Un'operazione di controllo più ampia
Lo stesso servizio ha compreso ulteriori verifiche edilizie e sul lavoro in altre zone di Pozzuoli.
Una donna di 27 anni è stata denunciata per lavori di ristrutturazione eseguiti senza le autorizzazioni previste. In quel cantiere sono stati individuati cinque lavoratori irregolari.

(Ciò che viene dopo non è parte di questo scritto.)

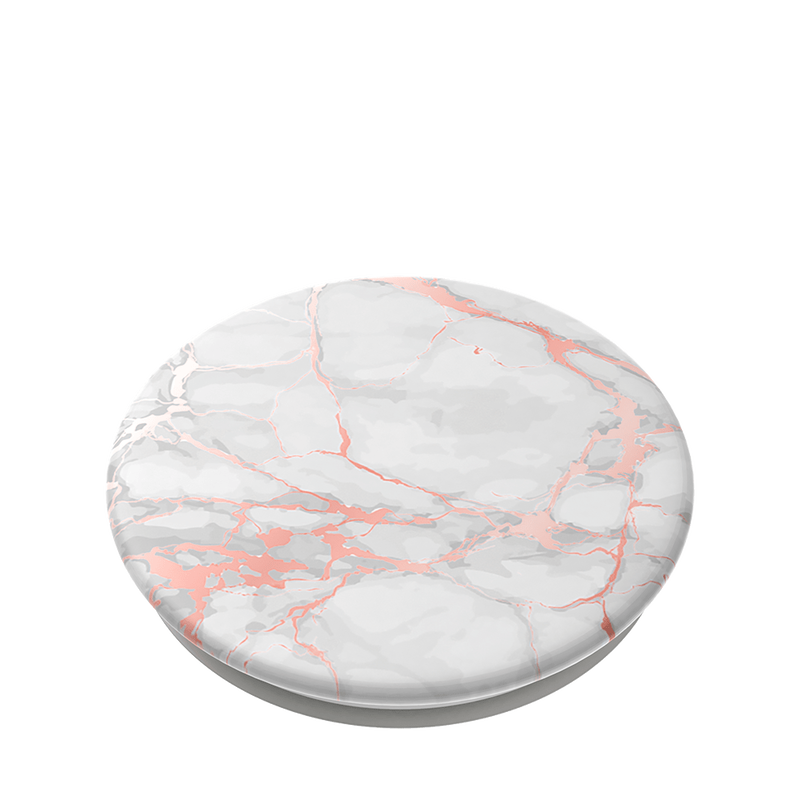 A close-up view of a PopSockets PopGrip with a Rose Gold Lutz Marble design. The grip features a white and light grey marble pattern with rose gold veining.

Gli agenti hanno inoltre ispezionato un esercizio commerciale di Via del Mare. L'attività è stata sottoposta a chiusura amministrativa per gravi carenze igienico-sanitarie, e al suo interno sono stati trovati due lavoratori in nero.
Il bilancio dei controlli
I risultati complessivi riportati per l'operazione sono stati:
- 44 persone identificate
- 20 veicoli controllati
- 8 violazioni al Codice della strada
- 4 segnalazioni alla Prefettura per uso personale di stupefacenti
Oltre alle quattro persone denunciate per i box, l'operazione ha portato alla separata denuncia in materia edilizia, alla scoperta di lavoro irregolare e alla chiusura dell'attività di Via del Mare.
Dalle fonti consultate resta da chiarire se i box siano stati sequestrati o rimossi, e se il Comune di Pozzuoli o il Comando Provinciale dei Carabinieri abbiano diffuso ulteriori comunicazioni sul caso.